(Caption-style text data)
===
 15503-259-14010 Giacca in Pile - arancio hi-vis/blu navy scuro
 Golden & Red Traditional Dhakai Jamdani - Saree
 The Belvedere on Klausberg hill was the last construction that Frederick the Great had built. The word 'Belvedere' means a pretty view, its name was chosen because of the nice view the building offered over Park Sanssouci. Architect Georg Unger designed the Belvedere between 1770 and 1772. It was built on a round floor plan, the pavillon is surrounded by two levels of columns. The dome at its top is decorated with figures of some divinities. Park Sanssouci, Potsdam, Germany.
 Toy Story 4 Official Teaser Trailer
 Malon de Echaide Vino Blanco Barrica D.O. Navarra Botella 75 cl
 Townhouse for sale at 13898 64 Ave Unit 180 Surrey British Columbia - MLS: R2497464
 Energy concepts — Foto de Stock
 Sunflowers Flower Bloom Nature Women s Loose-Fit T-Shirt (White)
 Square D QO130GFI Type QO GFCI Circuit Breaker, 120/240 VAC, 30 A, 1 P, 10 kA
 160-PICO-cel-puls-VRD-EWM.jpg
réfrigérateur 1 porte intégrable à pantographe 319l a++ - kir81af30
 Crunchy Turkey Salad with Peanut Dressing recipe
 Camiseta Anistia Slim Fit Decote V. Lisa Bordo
===
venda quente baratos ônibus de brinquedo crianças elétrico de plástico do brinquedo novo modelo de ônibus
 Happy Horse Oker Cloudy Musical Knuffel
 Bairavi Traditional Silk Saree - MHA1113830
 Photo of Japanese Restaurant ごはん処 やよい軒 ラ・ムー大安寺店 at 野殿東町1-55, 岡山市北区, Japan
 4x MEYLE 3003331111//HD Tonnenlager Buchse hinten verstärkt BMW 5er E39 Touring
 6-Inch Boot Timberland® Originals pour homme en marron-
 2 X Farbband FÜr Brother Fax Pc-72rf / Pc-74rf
===
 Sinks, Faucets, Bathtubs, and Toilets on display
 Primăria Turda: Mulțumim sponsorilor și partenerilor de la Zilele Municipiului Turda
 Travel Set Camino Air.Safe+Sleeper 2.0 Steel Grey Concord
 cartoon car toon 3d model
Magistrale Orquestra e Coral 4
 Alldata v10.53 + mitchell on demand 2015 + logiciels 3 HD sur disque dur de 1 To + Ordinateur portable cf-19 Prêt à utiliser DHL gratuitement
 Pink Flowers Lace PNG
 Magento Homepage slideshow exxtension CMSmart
===
What the task requires: Above are the records; copy exactly the lines from the line with "Townhouse for sale" through the line with "Camiseta Anistia Slim", both included.

Result of the task:
 Townhouse for sale at 13898 64 Ave Unit 180 Surrey British Columbia - MLS: R2497464
 Energy concepts — Foto de Stock
 Sunflowers Flower Bloom Nature Women s Loose-Fit T-Shirt (White)
 Square D QO130GFI Type QO GFCI Circuit Breaker, 120/240 VAC, 30 A, 1 P, 10 kA
 160-PICO-cel-puls-VRD-EWM.jpg
réfrigérateur 1 porte intégrable à pantographe 319l a++ - kir81af30
 Crunchy Turkey Salad with Peanut Dressing recipe
 Camiseta Anistia Slim Fit Decote V. Lisa Bordo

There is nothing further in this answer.